== Text block ==

Saturday 21 March 2015, by Ryan Ormonde

A film described as ‘unflinching’ is of course one that makes you flinch. The four shorts and one music video in BFI Flare’s ‘Dark Rivers of the Heart’ programme all deliver on those face-screwing, look-away-can’t-look-away moments. Kai Stänicke’s eye-catching promo for The Hidden Cameras’ Carpe Jugular features a sexually democratic dance floor where everyone gets off with each other, except that for ‘getting off with’, read ‘beating the shit out of’: not so idyllic. The remaining films in this set are all stories about young men, how they may taunt or protect one another (Beat Beat Beat and The Last Time I Saw Richard), get violent when faced with rejection (I Really Like You) or just get on with being regular sociopaths (Beyond Plain Sight).

The flinching moments in I Really Like You (dir. Jason Karman) are the most convincing in a film which otherwise doesn’t quite meet the (admittedly high) standards of the rest of this showing. Visual and narrative elements never fully click, so that when the violence was happening I was more caught by its technical skill than any emotional effect.

===
== Data shown ==

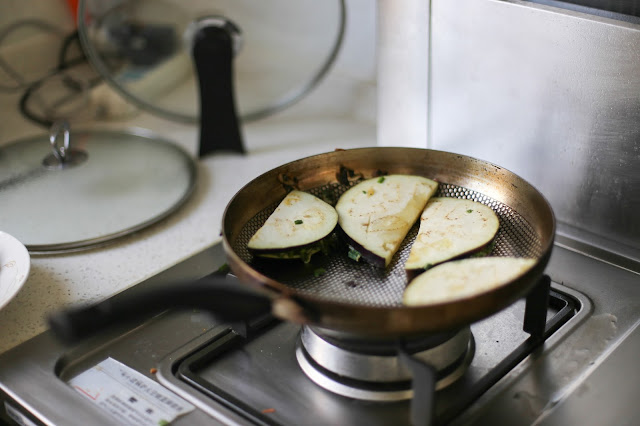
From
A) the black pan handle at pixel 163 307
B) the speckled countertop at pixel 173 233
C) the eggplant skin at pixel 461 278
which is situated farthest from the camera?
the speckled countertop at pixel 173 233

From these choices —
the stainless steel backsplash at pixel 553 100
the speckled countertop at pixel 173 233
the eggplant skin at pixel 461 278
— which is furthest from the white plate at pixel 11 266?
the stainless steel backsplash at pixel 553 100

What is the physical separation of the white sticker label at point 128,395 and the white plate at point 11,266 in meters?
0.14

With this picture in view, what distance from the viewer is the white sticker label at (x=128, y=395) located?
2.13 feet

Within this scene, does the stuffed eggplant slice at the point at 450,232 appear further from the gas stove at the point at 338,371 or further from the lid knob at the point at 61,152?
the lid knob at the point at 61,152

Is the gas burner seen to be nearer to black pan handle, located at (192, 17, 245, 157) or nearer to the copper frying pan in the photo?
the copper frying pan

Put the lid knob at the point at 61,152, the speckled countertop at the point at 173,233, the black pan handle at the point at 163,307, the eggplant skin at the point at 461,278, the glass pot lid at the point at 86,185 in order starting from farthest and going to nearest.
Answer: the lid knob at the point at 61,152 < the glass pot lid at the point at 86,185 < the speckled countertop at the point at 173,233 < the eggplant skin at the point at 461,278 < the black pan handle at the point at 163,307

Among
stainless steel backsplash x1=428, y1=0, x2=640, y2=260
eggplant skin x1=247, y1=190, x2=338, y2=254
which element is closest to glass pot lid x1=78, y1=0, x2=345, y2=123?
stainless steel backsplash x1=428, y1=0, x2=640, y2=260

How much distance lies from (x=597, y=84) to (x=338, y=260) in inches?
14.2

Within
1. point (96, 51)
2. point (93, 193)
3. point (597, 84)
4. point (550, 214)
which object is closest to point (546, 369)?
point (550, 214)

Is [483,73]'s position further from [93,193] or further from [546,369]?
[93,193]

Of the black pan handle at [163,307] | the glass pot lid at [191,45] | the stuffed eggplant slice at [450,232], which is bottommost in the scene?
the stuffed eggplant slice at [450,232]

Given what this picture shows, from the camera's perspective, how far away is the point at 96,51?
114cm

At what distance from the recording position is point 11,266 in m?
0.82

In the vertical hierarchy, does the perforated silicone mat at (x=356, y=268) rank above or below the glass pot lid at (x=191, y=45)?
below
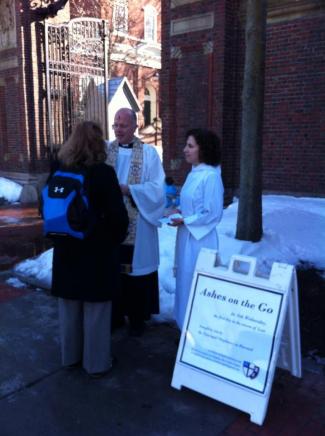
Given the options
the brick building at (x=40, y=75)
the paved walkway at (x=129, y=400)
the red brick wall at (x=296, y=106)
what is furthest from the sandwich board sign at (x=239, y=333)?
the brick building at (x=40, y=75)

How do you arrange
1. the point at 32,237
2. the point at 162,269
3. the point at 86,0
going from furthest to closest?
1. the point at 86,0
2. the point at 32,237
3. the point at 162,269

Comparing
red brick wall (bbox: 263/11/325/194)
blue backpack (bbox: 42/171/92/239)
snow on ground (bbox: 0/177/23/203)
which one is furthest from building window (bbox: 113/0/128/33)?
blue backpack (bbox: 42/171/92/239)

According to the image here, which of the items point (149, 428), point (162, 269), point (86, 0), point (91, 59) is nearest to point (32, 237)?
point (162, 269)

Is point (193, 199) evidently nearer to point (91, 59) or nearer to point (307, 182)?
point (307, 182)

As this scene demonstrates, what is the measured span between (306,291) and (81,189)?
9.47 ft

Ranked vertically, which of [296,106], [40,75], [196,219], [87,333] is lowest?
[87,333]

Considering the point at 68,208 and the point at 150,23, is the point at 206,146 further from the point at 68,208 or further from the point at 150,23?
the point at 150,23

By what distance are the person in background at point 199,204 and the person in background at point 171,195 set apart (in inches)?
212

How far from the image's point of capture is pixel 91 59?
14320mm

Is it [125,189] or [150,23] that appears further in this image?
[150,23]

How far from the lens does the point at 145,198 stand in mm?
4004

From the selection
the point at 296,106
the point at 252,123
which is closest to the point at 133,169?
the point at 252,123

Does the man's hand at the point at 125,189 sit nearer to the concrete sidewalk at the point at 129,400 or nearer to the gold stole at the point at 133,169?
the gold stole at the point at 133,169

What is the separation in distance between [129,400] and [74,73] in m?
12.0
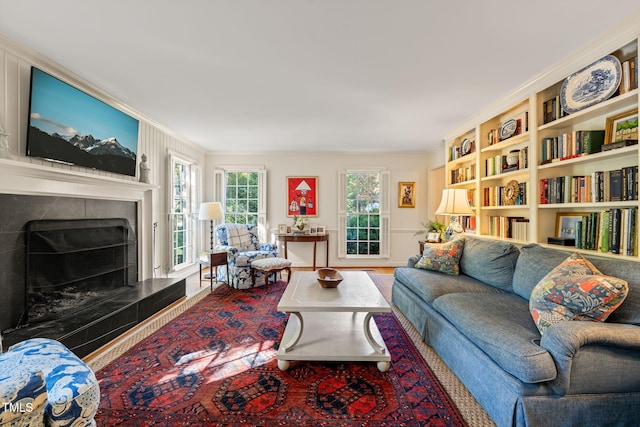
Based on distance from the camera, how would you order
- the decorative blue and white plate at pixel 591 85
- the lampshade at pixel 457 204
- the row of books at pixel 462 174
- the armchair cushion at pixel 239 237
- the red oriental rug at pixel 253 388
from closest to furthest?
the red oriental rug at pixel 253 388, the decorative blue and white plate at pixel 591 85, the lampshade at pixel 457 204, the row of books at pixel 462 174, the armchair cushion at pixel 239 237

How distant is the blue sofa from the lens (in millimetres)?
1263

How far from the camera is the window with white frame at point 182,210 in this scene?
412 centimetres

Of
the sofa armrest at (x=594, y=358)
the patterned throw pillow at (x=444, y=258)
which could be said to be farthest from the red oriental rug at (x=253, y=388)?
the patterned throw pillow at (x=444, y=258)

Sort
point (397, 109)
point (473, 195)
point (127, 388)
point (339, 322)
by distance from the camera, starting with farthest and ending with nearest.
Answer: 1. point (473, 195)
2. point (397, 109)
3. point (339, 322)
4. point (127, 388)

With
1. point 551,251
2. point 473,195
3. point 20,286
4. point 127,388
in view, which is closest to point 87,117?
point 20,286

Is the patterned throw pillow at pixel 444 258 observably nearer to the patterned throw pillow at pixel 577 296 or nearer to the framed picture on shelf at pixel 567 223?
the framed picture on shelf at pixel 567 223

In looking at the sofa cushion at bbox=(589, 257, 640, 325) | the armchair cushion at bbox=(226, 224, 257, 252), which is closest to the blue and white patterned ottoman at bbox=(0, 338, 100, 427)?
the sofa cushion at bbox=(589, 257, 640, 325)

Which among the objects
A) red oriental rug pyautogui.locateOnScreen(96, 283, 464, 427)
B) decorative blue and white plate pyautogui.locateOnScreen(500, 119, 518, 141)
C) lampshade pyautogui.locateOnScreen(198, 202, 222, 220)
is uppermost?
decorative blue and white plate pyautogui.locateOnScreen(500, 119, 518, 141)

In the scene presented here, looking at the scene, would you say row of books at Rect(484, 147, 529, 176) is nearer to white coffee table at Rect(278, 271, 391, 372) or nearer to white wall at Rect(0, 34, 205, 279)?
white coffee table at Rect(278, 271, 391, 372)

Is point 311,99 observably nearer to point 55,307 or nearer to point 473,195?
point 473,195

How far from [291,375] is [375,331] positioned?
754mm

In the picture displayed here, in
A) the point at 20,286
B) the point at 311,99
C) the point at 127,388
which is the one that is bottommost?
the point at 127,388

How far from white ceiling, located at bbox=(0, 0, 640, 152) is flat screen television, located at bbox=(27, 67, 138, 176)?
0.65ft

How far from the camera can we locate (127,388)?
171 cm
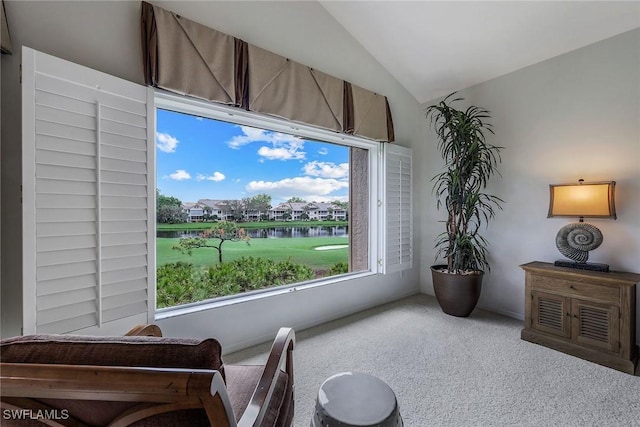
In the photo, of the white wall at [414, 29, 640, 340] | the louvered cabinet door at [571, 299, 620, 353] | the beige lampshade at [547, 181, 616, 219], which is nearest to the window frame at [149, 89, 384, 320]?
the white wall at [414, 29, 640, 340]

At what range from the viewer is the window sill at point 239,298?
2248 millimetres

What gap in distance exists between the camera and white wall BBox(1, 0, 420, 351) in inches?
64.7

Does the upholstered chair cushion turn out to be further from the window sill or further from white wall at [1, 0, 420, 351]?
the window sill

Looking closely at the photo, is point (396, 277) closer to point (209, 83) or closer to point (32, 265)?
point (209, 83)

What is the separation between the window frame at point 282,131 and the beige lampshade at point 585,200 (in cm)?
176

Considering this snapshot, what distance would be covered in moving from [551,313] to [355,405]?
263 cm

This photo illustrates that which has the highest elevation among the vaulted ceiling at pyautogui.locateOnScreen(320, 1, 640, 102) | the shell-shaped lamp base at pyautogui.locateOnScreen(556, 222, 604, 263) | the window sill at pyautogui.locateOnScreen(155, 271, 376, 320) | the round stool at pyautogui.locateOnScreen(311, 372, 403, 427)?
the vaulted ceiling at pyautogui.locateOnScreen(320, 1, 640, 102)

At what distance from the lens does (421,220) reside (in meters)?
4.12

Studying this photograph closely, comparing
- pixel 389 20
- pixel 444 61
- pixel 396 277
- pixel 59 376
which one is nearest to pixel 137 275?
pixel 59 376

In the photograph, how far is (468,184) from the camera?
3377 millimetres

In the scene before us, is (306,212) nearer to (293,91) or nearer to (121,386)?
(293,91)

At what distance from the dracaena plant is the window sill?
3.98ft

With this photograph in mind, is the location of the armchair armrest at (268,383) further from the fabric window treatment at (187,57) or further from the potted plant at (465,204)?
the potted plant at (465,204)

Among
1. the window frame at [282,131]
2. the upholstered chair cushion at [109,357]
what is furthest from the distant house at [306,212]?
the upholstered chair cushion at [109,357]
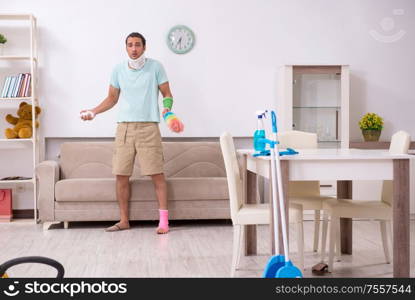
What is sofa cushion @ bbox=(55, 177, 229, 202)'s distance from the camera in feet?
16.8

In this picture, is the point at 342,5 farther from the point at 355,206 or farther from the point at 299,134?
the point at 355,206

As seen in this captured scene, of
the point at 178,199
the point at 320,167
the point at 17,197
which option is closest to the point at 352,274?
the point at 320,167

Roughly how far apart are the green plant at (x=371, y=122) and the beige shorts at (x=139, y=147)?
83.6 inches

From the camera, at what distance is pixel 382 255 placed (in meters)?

===

The tasks |
(1) In the stored items, start at the line containing "This photo illustrates" and go through the end of the stored items. Give those lines again with every instance of "photograph" changed to "image", leaving the pictures out.
(2) Continue the review of the "Dark Rivers of the Heart" shorts program from its last sentence.

Results of the exercise |
(1)
This photo illustrates that which has the highest elevation among the vaulted ceiling at pyautogui.locateOnScreen(320, 1, 640, 102) | the shell-shaped lamp base at pyautogui.locateOnScreen(556, 222, 604, 263) | the window sill at pyautogui.locateOnScreen(155, 271, 376, 320) | the round stool at pyautogui.locateOnScreen(311, 372, 403, 427)?
the vaulted ceiling at pyautogui.locateOnScreen(320, 1, 640, 102)

At what distance from the lens does (421,220) reside (in meters)?
4.12

Studying this image closely, comparing
- pixel 389 20
- pixel 444 61
- pixel 396 277
- pixel 59 376
which one is nearest to pixel 137 275?
pixel 59 376

In the image, how far is (468,184) from the camera?
3377 millimetres

In the scene before us, is (306,212) nearer to (293,91) or nearer to (121,386)?
(293,91)

At what distance from the dracaena plant is the window sill?
3.98ft

With this image in mind, is the location of the armchair armrest at (268,383) further from the fabric window treatment at (187,57) or further from the potted plant at (465,204)?
the potted plant at (465,204)

Among
1. the window frame at [282,131]
2. the upholstered chair cushion at [109,357]
what is furthest from the distant house at [306,212]?
the upholstered chair cushion at [109,357]
What is sofa cushion @ bbox=(55, 177, 229, 202)'s distance from the camera in feet?
16.8

In this picture, is the point at 342,5 farther from the point at 355,206 or farther from the point at 299,134?
the point at 355,206

As seen in this captured scene, of
the point at 178,199
the point at 320,167
the point at 17,197
which option is closest to the point at 352,274?
the point at 320,167

Roughly how far apart are the green plant at (x=371, y=122) and the beige shorts at (x=139, y=147)?
83.6 inches

From the camera, at what distance is pixel 382 255 placed (in meters)?

(2)
Beyond Plain Sight is intently unnerving. Director Joseph A. Adesunloye exploits the sweetness in actor Denver Isaac’s features to breezily sketch the portrait of a monster (worryingly, one with the same first name as me, living in the same area of London). To his credit, Isaac (who co-produces) masters the understatement demanded by such a role and in return the camera is all over him. There is a pointed reference to Markus Schleinzer’s Michael, a film of the highest quality that is nonetheless so viscerally repugnant it’s a wonder it inspired anything.

Australian drama The Last Time I Saw Richard (dir. Nicholas Verso) has two very strong performances by Cody Fern as Richard and Toby Wallis as Jonah. It’s hardly surprising that Wallis has played the young Michael Hutchence on TV: as a screen presence he is intricate and compelling. Horror film effects are used seamlessly to externalise mental demons as these two boys get cosy in a psychotherapeutic residential centre. There is raw emotional truth here, although the story is so intriguing it cries out for a longer treatment, and not just in a ‘leave them wanting more’ way.

German entry Beat Beat Beat (Jetzt Jetzt Jetzt) has been very well cast for starters. The prettiest boy is the most savage bully, and all the others look the part in this exemplary tale of the school outsider, directed by Christian Freitag. The climactic scene in the victim’s bedroom brilliantly plays out the psychodrama of school power politics and gets right to the core of the (perhaps surprisingly) nuanced relationship between masculinity and homophobia still at the heart of supposedly liberated societies.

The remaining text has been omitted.